Two asset classes is perhaps a little too restrictive. So in this portfolio I am going to include gold. I am not going to add a big %; it is tempting because we know gold has been a huge performer, but gold should be seen as a hedge against inflation (more on this below) and a store of wealth against a devaluing currency. In this portfolio we take 5% away from stocks and 5% away from bonds and give 10% towards gold.
This portfolio does even better with a Sharpe Ratio of 0.75
I mentioned earlier that gold is often perceived as a hedge against inflation. Not so fast.
This chart is somewhat counterintuitive; it suggests that the rolling 10-year inflation does not drive the 10-year real or nominal return on gold over the last 50 years. There is a lot in this that needs further examination but is something interesting to chew on. I am referencing Professor Campbell Harvey’s latest paper for Research Affiliates.
What is interesting is that the German DAX is about to make an all-time high. I nearly jumped out of my skin when I saw how high this index had jumped. I still think that the high is in for the S&P 500, and we will soon be making new 52-week lows. This would be a fitting diverging non-confirmation if the DAX makes a new high not to be followed by the main US markets. Read potentially bearish.
The Nasdaq 100 has met with some resistance at the 200-day moving average. Only 23% of the Nasdaq 100 index stocks are above their 200-day.

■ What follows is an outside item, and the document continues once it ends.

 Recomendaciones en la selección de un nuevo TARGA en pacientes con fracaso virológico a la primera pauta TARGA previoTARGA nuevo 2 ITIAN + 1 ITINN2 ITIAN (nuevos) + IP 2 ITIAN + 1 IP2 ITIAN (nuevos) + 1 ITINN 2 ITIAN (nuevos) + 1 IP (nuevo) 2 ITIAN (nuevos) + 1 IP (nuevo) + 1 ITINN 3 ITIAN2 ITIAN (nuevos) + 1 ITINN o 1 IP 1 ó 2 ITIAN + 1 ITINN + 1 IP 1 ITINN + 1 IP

Corn and Oil are also looking particularly weak. In terms of their technical look, these 2 charts are weaker than my knees on a big surf day at Bondi Beach.

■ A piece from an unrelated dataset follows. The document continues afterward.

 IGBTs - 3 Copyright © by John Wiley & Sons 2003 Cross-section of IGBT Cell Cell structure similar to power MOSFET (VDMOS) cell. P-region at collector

I promise you that you won’t see a currency producing a 17.99 Z score every decade. This is a super rare event. I am showing the less popular combo of TWDUSD vs. USDTWD, as this shows clearly that the Taiwan dollar is strengthening.
The Taiwan dollar surged 5% due to uncertainty over future U.S. dollar inflows, as Taiwan, traditionally relying on exports and a weak currency, now faces a more unpredictable trade environment due to the ongoing trade wars. Taiwan's pension funds, which had long been unhedged in anticipation of steady dollar flows, are now recalibrating in response to these shifts. I am sure this is not the end of sudden explosive moves as the trade wars’ effects send shockwaves through the system.